INSTRUCTIONS FOR THE TASK =
Your task is to write out exactly the lines from the line containing "family: Phalangeridae" through the end of the records, inclusive at both ends.

RECORDS SUPPLIED =
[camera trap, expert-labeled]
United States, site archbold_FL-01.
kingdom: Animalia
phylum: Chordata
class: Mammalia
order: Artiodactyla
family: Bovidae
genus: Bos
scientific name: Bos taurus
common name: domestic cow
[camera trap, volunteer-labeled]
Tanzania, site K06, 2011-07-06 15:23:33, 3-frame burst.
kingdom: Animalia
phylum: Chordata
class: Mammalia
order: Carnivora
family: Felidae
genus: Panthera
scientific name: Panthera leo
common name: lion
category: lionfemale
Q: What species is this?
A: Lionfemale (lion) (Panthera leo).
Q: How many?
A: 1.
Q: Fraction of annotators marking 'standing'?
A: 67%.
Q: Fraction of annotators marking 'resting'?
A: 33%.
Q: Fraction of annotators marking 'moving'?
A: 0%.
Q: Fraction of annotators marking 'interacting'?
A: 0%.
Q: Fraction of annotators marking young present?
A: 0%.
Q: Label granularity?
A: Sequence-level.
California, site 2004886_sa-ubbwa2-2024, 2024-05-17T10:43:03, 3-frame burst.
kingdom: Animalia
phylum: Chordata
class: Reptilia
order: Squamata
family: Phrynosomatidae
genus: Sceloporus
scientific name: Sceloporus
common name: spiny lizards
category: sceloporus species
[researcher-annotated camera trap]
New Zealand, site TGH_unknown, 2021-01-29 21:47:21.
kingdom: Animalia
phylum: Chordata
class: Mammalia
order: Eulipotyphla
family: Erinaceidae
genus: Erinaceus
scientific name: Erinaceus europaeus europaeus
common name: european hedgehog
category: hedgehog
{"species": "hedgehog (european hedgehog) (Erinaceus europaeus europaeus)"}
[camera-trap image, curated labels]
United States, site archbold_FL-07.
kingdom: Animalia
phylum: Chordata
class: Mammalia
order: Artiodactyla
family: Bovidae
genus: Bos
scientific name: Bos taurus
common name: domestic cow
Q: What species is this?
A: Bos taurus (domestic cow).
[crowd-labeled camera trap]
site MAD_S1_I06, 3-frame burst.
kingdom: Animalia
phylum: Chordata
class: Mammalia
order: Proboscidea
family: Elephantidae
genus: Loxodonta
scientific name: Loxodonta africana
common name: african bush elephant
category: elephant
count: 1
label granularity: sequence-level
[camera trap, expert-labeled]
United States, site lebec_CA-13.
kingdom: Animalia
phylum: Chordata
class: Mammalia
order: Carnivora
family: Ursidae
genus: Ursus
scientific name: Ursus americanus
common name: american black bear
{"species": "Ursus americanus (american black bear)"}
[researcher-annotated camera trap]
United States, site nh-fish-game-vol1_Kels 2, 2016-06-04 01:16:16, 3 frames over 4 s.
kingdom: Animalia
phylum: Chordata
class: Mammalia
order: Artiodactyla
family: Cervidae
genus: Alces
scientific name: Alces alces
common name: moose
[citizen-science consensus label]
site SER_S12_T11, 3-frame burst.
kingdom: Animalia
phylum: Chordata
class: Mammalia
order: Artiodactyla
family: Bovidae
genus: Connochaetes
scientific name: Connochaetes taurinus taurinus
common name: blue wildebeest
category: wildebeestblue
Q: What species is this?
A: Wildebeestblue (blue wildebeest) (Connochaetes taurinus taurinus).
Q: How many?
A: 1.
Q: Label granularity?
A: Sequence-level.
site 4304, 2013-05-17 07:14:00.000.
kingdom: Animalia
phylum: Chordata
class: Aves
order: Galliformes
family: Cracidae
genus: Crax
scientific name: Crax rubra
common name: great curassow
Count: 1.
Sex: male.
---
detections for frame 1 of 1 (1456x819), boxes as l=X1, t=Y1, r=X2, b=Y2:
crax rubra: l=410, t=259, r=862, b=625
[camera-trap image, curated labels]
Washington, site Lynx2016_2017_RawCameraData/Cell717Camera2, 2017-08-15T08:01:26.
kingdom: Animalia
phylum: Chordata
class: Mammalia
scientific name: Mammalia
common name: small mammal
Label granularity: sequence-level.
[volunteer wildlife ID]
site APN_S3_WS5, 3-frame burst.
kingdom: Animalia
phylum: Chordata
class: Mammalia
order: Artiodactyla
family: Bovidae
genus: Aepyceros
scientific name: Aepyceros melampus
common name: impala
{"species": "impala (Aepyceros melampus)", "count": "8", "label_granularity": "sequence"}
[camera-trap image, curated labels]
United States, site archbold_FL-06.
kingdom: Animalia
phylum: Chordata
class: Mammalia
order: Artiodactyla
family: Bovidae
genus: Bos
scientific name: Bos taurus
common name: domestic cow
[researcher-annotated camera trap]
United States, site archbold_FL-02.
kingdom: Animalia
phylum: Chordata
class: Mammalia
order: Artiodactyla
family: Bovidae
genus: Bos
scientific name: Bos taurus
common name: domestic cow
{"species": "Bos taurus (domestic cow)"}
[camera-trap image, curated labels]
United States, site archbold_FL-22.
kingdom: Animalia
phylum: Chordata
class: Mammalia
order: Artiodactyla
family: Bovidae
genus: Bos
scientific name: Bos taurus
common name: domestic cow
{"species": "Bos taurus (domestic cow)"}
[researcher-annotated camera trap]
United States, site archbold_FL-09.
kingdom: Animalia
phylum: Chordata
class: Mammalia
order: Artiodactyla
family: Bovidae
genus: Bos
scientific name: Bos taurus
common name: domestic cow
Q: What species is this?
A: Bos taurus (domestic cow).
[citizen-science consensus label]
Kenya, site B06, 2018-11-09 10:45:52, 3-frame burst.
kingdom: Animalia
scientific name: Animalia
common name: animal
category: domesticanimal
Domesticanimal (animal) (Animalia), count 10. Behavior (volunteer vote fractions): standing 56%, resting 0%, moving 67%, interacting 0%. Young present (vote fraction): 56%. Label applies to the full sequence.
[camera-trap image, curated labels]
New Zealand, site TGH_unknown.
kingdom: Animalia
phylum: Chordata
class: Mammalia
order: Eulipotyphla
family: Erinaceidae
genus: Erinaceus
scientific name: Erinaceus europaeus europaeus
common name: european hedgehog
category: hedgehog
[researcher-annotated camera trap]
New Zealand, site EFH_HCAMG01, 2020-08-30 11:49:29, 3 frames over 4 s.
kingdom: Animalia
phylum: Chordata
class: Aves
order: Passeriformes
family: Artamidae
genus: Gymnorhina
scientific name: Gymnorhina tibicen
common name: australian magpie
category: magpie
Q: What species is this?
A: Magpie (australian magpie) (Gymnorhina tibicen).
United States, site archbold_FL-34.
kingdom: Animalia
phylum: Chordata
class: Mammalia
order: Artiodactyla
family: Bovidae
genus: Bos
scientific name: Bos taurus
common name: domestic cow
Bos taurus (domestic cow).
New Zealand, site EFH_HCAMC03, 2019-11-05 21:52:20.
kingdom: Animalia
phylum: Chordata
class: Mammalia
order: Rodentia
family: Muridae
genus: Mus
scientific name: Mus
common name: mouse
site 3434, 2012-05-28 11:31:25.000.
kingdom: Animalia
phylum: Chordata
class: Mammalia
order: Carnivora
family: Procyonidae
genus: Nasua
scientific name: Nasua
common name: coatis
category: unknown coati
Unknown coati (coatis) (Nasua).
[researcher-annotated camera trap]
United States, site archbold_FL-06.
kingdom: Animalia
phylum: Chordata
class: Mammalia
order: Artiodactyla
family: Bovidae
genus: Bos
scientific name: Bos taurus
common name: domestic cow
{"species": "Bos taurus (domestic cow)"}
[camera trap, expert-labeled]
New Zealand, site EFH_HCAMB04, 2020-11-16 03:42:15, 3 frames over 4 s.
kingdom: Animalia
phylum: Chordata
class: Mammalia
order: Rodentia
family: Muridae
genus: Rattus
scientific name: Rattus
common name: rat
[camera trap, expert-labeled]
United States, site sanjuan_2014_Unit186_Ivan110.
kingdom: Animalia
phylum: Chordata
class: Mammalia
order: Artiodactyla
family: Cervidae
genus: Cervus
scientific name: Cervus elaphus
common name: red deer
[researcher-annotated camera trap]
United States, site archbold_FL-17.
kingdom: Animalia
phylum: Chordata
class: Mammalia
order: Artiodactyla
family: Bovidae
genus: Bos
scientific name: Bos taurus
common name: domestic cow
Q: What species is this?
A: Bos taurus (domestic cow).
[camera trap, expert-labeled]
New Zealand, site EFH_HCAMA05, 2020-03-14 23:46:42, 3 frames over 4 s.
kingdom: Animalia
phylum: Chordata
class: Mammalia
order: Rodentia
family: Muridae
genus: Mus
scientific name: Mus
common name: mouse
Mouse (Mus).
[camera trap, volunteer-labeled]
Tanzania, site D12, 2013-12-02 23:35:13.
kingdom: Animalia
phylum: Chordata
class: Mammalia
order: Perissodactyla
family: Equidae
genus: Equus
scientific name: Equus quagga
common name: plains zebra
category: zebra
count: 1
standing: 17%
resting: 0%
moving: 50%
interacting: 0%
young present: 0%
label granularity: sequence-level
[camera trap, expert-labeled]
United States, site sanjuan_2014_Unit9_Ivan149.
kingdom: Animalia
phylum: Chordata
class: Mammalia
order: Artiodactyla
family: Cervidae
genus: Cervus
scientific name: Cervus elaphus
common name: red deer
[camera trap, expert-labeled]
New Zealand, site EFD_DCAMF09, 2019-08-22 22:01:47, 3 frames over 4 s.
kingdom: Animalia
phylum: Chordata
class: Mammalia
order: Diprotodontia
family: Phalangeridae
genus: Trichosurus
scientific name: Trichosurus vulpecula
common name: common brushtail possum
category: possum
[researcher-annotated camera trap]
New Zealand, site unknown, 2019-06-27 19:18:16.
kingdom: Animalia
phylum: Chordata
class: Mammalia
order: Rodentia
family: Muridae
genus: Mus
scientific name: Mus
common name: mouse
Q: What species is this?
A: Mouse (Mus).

ANSWER =
family: Phalangeridae
genus: Trichosurus
scientific name: Trichosurus vulpecula
common name: common brushtail possum
category: possum
[researcher-annotated camera trap]
New Zealand, site unknown, 2019-06-27 19:18:16.
kingdom: Animalia
phylum: Chordata
class: Mammalia
order: Rodentia
family: Muridae
genus: Mus
scientific name: Mus
common name: mouse
Q: What species is this?
A: Mouse (Mus).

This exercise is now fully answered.